▶ **ATTIVITÀ DA SVOLGERE**
A – Nel brano sulle relazioni industriali, dove si incontreranno le parti sociali il 4 ottobre?
B – Riproduci dal brano sulle relazioni industriali il passo che va da "Il Ministro Sacconi, coerentemente" fino a "e coesione sociale." compreso.

===== BRANO PROPOSTO =====

Il prossimo 4 ottobre le parti sociali si ritroveranno presso la sede romana di Confindustria per discutere di riforme per il Paese e per (provare a) condividere un piano sulla competitività e la produttività.

Nell’ottica di quanto scritto dal Ministro Sacconi nel recente Piano Triennale per il Lavoro, si tratta indubbiamente di un esempio di responsabilità degli attori datoriali e sindacali che il Governo non può che guardare con favore. Può essere un passo verso quelle relazioni industriali cooperative e partecipative di cui tanto si parla, ma poco si pratica. È un esempio di sussidiarietà nelle relazioni industriali: il dialogo tra le parti e la contrattazione collettiva sono le sedi privilegiate di regolazione del rapporto di lavoro e non bisognano dell’intervento statale laddove i partecipanti al tavolo riescono a decidere indipendentemente.



Il Ministro Sacconi, coerentemente con quanto ha sempre dichiarato sulla responsabilità degli attori negoziali, ha diffuso ieri una lettera inviata a coloro che parteciperanno alla riunione del 4. Nella missiva, posto il “nota bene” circa l’esistenza di delicati argomenti nei quali il decisore pubblico non può essere scavalcato (i vincoli di finanza pubblica su tutti), si legge la fiducia delle istituzioni nei corpi intermedi e nella loro capacità di garantire sviluppo, maggiore produttività e coesione sociale.



I temi concreti all’agenda dei lavori autunnali sono diversi. Le organizzazioni sindacali e datoriali sono state invitate negli ultimi mesi dal Ministero del lavoro e delle politiche sociali a misurarsi, tramite intese o avvisi comuni, su molti fronti. Un primo grosso argomento è la bilateralità. Tutti i documenti prodotti dal 2008 dal Ministero competente hanno assegnato alla bilateralità e agli strumenti bilaterali come i fondi interprofessionali innovativa importanza.

===== ELENCO DATI =====

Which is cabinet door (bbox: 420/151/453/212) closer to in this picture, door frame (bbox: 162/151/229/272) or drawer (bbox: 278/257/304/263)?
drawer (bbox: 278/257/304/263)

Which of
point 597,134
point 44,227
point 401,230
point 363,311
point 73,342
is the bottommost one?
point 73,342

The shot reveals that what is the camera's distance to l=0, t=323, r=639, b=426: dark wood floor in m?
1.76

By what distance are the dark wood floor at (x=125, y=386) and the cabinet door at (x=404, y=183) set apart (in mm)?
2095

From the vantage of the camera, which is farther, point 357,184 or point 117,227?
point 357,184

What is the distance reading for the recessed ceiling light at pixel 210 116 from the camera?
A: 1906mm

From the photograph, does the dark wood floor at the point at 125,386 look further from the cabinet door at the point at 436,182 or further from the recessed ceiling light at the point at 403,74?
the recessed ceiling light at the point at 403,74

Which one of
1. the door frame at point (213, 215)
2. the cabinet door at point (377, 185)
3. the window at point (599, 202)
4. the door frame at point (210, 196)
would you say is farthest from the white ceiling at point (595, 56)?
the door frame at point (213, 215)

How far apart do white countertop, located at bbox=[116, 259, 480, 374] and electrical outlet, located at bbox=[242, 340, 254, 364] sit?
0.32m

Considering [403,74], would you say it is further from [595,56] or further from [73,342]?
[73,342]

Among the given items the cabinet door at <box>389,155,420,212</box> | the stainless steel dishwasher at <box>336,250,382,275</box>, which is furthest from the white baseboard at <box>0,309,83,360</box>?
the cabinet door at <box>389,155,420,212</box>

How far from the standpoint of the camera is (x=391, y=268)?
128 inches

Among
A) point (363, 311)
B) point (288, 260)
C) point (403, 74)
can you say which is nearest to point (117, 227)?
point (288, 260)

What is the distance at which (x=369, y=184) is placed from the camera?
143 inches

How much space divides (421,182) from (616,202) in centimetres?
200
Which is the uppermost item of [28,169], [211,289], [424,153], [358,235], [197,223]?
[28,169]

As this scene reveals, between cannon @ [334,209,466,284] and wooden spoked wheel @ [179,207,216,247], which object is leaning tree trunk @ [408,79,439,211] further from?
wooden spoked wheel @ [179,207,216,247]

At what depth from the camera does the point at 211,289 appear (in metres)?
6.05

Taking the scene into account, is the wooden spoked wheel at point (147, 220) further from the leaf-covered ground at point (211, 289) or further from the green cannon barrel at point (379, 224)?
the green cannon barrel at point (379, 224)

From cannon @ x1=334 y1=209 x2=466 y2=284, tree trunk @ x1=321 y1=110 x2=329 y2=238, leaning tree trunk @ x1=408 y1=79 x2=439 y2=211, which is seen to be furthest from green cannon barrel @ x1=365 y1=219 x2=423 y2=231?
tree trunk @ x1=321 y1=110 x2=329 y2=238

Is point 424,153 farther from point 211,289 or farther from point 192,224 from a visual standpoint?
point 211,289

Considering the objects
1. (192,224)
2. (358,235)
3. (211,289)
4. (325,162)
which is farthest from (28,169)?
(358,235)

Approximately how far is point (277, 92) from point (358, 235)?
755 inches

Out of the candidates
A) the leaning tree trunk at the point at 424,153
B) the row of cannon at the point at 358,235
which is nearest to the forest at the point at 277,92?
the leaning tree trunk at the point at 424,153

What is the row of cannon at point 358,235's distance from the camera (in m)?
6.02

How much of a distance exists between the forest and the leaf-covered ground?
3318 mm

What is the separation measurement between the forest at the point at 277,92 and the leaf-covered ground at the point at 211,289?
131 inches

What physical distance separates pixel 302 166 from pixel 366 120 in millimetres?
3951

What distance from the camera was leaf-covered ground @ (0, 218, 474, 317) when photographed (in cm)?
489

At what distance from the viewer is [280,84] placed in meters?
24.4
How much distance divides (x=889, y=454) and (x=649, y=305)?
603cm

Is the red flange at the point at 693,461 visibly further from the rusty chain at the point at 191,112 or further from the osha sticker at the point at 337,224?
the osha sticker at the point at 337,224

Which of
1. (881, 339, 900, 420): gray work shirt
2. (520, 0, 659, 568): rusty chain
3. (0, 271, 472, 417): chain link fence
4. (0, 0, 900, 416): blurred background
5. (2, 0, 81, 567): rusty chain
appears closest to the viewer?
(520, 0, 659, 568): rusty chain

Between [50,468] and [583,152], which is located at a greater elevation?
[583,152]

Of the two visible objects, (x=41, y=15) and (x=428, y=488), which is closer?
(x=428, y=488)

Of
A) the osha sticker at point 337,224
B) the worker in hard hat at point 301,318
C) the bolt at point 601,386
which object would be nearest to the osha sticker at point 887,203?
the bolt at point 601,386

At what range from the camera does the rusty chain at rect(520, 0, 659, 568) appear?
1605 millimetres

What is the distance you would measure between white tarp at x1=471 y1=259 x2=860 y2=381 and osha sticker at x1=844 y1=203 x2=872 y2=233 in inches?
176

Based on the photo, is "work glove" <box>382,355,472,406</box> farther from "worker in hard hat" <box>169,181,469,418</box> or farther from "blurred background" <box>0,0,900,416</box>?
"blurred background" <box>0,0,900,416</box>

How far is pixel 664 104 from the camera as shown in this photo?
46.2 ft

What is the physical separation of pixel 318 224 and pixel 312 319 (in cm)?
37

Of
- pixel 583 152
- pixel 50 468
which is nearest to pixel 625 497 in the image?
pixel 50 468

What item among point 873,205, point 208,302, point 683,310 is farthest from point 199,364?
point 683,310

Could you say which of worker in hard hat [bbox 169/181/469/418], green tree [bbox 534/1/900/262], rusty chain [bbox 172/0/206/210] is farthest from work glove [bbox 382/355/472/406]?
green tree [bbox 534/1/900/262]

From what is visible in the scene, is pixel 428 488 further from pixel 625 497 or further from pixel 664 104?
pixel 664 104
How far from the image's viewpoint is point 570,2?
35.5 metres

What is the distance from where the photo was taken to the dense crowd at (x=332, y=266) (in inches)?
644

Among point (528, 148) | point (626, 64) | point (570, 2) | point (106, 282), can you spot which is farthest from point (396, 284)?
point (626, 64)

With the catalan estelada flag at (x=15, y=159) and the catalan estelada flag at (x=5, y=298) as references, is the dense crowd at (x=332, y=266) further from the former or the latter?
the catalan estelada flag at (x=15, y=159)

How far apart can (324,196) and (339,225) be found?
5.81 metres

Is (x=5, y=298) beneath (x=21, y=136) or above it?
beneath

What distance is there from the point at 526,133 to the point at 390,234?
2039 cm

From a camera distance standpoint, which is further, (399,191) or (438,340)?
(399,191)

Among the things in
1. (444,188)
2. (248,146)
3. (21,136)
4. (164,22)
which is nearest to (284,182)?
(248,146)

=====

▶ **RISPOSTE**
A – Presso la sede romana di Confindustria.

B –
Il Ministro Sacconi, coerentemente con quanto ha sempre dichiarato sulla responsabilità degli attori negoziali, ha diffuso ieri una lettera inviata a coloro che parteciperanno alla riunione del 4. Nella missiva, posto il “nota bene” circa l’esistenza di delicati argomenti nei quali il decisore pubblico non può essere scavalcato (i vincoli di finanza pubblica su tutti), si legge la fiducia delle istituzioni nei corpi intermedi e nella loro capacità di garantire sviluppo, maggiore produttività e coesione sociale.